Além disso, é preciso melhorar as práticas de gestão, informatizando os tribunais, contratando administradores para gerenciar os tribunais e deixando os juízes com 100% de seu tempo voltado a julgar casos. Hoje a maior parte do expediente dos magistrados é consumida em tarefas administrativas e burocráticas.

Sempre que possível, o trabalho deve ser realizado pela iniciativa privada, que é mais eficiente. Ao governo cabe julgar os conflitos entre as partes. O Estado deve contratar, avaliar, manter e remunerar os juizes, garantindo a imparcialidade das decisões, mas não precisa manter a estrutura responsável pela burocracia jurídica.
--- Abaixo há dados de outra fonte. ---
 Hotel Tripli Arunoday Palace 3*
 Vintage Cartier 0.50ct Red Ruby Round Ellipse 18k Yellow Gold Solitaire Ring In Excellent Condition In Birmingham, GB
Todas as varas e os tribunais judiciários deveriam ter sua parte burocrática privatizada. Ao Estado caberia somente a manutenção dos juizes e talvez alguns assistentes. O papel do juiz é escutar as partes, ter acesso a todas informações possíveis e tomar uma decisão imparcial com base na lei. As empresas privadas responsáveis pelo trâmite das burocracias jurídicas podem ser remuneradas por seu desempenho e punidas caso se constate alguma irregularidade em seu trabalho. Desta maneira, o tempo de demora dos processos diminuiria consideravelmente.

Outra ação importante a ser tomada é reduzir o tempo de processo valorizando cada vez mais os acordos extrajudiciais e usando intensivamente a jurisprudência para evitar julgar diversas vezes a mesma questão. Assuntos já decididos pelo Supremo Tribunal Federal devem ter seu desfecho resolvido instantaneamente.

É fundamental também que o poder judiciário permita uma ágil cobrança judicial e execução de bens. Economias modernas são fundamentadas na concessão de crédito. Se o recebimento de créditos não for uma atividade protegida pela lei, todo o sistema sofre, uma vez que bancos e emprestadores de dinheiro tendem a embutir nos juros o custo esperado com a burocracia de recebimento das dívidas. Isso aumenta o custo do dinheiro e prejudica todos, exceto os caloteiros. Existe uma lei no Brasil que impede que a casa própria de determinada família seja tomada como forma de pagamento de dívidas. Essa medida aparentemente humanitária teve como objetivo proteger as pessoas contra o despejo. No entanto, a realidade é que a tal lei é uma bobagem que impede as famílias de utilizar seu ativo mais valioso como colateral para obter empréstimos e investir. O México, por exemplo, constrói seis vezes mais metros quadrados por habitante do que o Brasil. Parte da explicação é que lá o acesso ao crédito imobiliário é muito maior, uma vez que o judiciário e a legislação não protegem os caloteiros como ocorre no Brasil.

Por fim, uma grande medida que se faz necessária está fora do âmbito judiciário. Grande parte do acúmulo de processos ocorre em virtude da confusão causada pela legislação brasileira, longa, complexa, contraditória e em constante mudança. Como falaremos adiante, somente na área tributária, o governo cria oito mil regras por ano. As dúvidas e os conflitos causados por essa monstruosidade são a causa de grande parte dos processos tributários.

Neste livro, é proposta uma forte redução no tamanho da Constituição Brasileira, fazendo com que a versão gerada em 1988 seja substituída por uma ou duas páginas. O mesmo deve ocorrer com as leis ordinárias. É preciso enxugar o volume de leis no Brasil. A simplificação das leis deve reduzir a carga de trabalho do judiciário.